Quatro em cada dez idosos não recebe visitas no lar da Misericórdia de Vendas Novas, por motivos financeiros, de saúde e logísticos dos familiares. O cenário repete-se noutros pontos do país. Em Vendas Novas, a equipa técnica está atenta ao impacto do fenómeno no bem-estar dos idosos e concebeu um projeto que promove o reencontro com as famílias e terras de origem, em sintonia com uma estratégia de reaproximação e responsabilização dos familiares na vida diária dos utentes. O VM acompanhou a estreia do projeto ‘Aconchego’ e registou a intensidade de emoções num dia frio de janeiro.

“Poucas coisas são tão gratificantes quanto receber os beijos, o sorriso e o aconchego das pessoas que amamos quando retornamos a nossa casa”, justificou a diretora técnica, Jaciara Oliveira, no guião do projeto que saiu do papel no início de 2023. Com esta ideia em mente, definiram como objetivos das visitas o reforço dos laços afetivos, a promoção de uma relação saudável com as famílias e a prevenção de sentimentos de abandono e solidão.

Inácio Garcia, 62 anos, foi o protagonista do primeiro reencontro surpresa organizado pela equipa. A residir no lar há um ano, o alentejano natural de Moura concretizou neste dia o desejo há muito formulado: rever a companheira que deixara em Reguengos de Monsaraz.

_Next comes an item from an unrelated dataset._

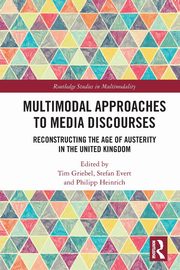 Multimodal Approaches to Media Discourses,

A surpresa foi guardada até ao último instante, denunciada pelo olhar cúmplice da diretora técnica, animadora e motorista, ao embarcar na carrinha da instituição. Inácio julgava ter uma consulta em Moura. “É tão bom fazer o bem. Por eles fazemos o impossível e guerreamos para o conseguir”, confidenciou-nos Jaciara Oliveira durante a viagem, sem esconder o amor pela causa que dá sentido à sua vida. “O segredo é trabalhar naquilo que gostamos ou então somos profissionais medianos, não somos plenos. E o que me dá sentido a mim são os idosos”.

No banco de trás, o rosto de Inácio perde-se na paisagem que se desenrola diante do olhar. A contemplação serena é interrompida apenas para responder a interpelações da equipa. Nada faz antever a emoção que vai viver dentro de instantes.

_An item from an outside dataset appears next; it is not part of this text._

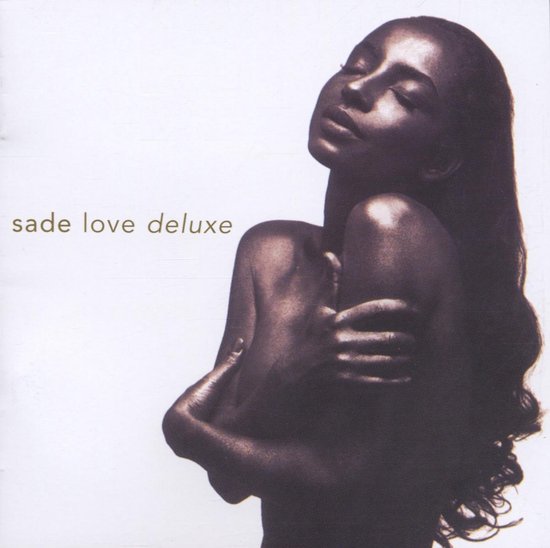 Sade - Love Deluxe (NEW)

Os 95 quilómetros que distam as duas localidades estão agora reduzidos a uma estrada de sobreiros. Na fila da frente, sentimos um sobressalto ao ver o nosso destino numa placa: Reguengos de Monsaraz. “Tio Inácio, que terra é essa? Veja lá se conhece”. Do outro lado, o rosto enevoado ilumina-se: “Já estou vendo! Ah ah ah! É por aqui!”. Desvenda-se finalmente o mistério. Seguimos as suas indicações, por um labirinto de ruas que só ele conhece.

Ao descer da carrinha, o céu abre-se para deixar passar um raio de sol e os vizinhos reconhecem-no, divertidos: “Vieste fazer uma surpresa à velha!”. Num passo acelerado, Inácio responde ao aceno e explica enquanto contorna o edifício: “É a minha filha [enteada] Marta”.

No topo das escadas, o corredor leva-nos à cozinha e zona de estar da sua antiga casa. Maria do Céu surge da sombra e reage ao ver o rosto conhecido: “Ah que boa surpresa! Entraram pela porta adentro e eu não te conhecia. Estás muito mais bonito!”, elogia a figura franzina, de 73 anos, ao constatar as melhorias no estado de saúde do companheiro.

Após um ano apartados, o aconchego de um abraço sossega a tristeza. O reencontro dá-se entre lágrimas, beijos e sorrisos. “O sonho dele era revê-la. Todos os dias pede para lhe telefonar. Gosta muito dela. E ela dele. E para nós, o mais importante é o amor, os laços e a vontade do reencontro”, revela nos bastidores Jaciara Oliveira.

Desde que chegou ao lar, em 2018, a técnica especializada em psicogerontologia e serviço social implementou algumas mudanças para aproximar as famílias dos utentes e devolver a alegria aos idosos. “Todas as semanas ligo aos familiares e pergunto a que horas vem visitar, não pergunto se vem visitar e isto coloca pressão e responsabiliza a família”. O acompanhamento a consultas e serviços de saúde passou também a ser assegurado pelos familiares, exceto em casos muito pontuais. “Quando não há mesmo ninguém, vamos nós. A instituição não pode nunca substituir a família”.

Outra visão que tenta contrariar na sua prática profissional é a dos lares como “depósitos”. Para a diretora técnica, os lares são lugares cheios de vida e histórias memoráveis. Num país de velhos, como o nosso, defende a necessidade de “cuidados diferenciados que assegurem qualidade no envelhecer. Eles estão aqui para viver. Será que é a última fase da vida? Eu posso morrer primeiro que eles. É uma fase. E até pode ser a melhor da vida deles”.